**** Kutipan Sumber ****
Pengajar yang Baik adalah Komunikator yang Baik

24 Juni 2024   14:51 Diperbarui: 24 Juni 2024   15:17 74
+
Laporkan Konten
Laporkan Akun
Kompasiana adalah platform blog. Konten ini menjadi tanggung jawab bloger dan tidak mewakili pandangan redaksi Kompas.

Keterampilan berbicara di depan umum pun perlu dikembangkan oleh kita para pengajar. Seorang pengajar tentunya akan berkomunikasi dengan beberapa pihak, tidak menutup kemungkinan kita akan menjadi pembicara dalam beberapa kesempatan. Misalnya, memandu pertemuan orang tua siswa atau acara pembagian raport, memandu seminar atau diskusi dan sebagainya.
**** Cuplikan Dataset ****
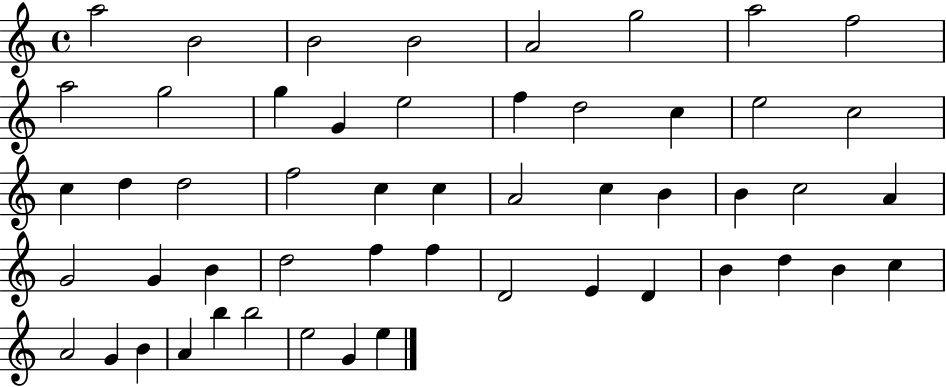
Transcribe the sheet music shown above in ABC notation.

X:1
T:Untitled
M:4/4
L:1/4
K:C
a2 B2 B2 B2 A2 g2 a2 f2 a2 g2 g G e2 f d2 c e2 c2 c d d2 f2 c c A2 c B B c2 A G2 G B d2 f f D2 E D B d B c A2 G B A b b2 e2 G e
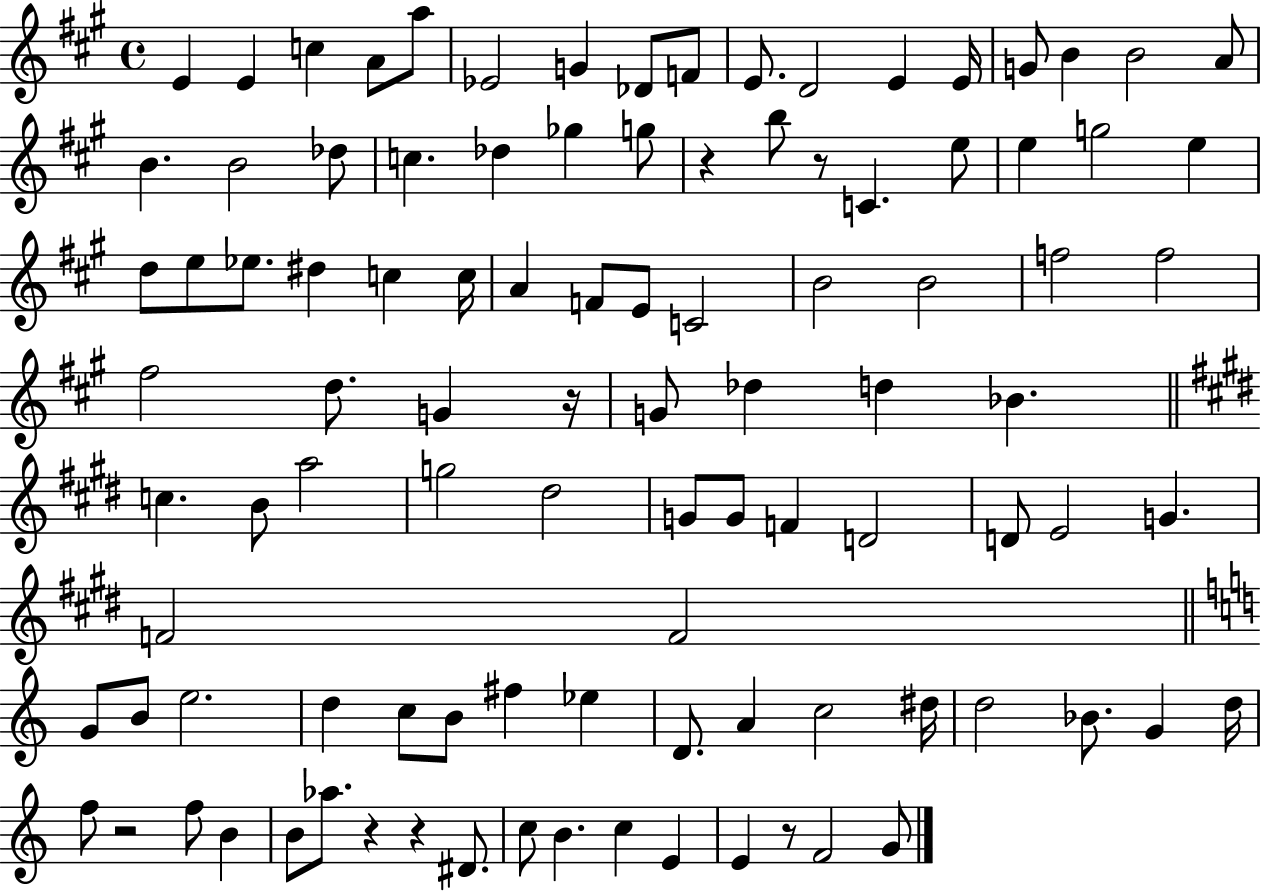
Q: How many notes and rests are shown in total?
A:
****
- [Tugas]
Bagaimana tulisan tentang pengajar sebagai komunikator yang baik berlanjut setelah kalimat terakhirnya? Tuliskan lanjutannya.

- [Hasil Latihan]
John W. Santrock dalam bukunya Educational Psychology (2011) menyebutkan beberapa poin penting sebagai panduan untuk menyampaikan informasi dengan baik di depan umum. Pertama, kita perlu berbicara langsung kepada audience atau hadirin yang dating. Jangan terlalu banyak membaca catatan atau alat bantu. Misalnya, terlalu fokus terhadap tulisan yang ada pada layar monitor atau screen. Selanjutnya, kita juga perlu menyatakan tujuan dengan jelas sejak awal. Kemudian menyampaikan informasi dengan efektif yaitu dengan mengelola kontak mata, gerakan tubuh yang mendukung dan mengontrol penggunaan suara sesuai dengan kebutuhan audience. Terakhir, kita perlu menggunakan media secara efektif. Misalnya, dengan menyajikan poin-poin inti pembahasan dalam powerpoint atau menyajikan sebuah contoh kasus, video dan sebagainya. Hal ini karena pada dasarnya media yang kita gunakan tersebut akan memudahkan audien memahami informasi yang kita sampaikan.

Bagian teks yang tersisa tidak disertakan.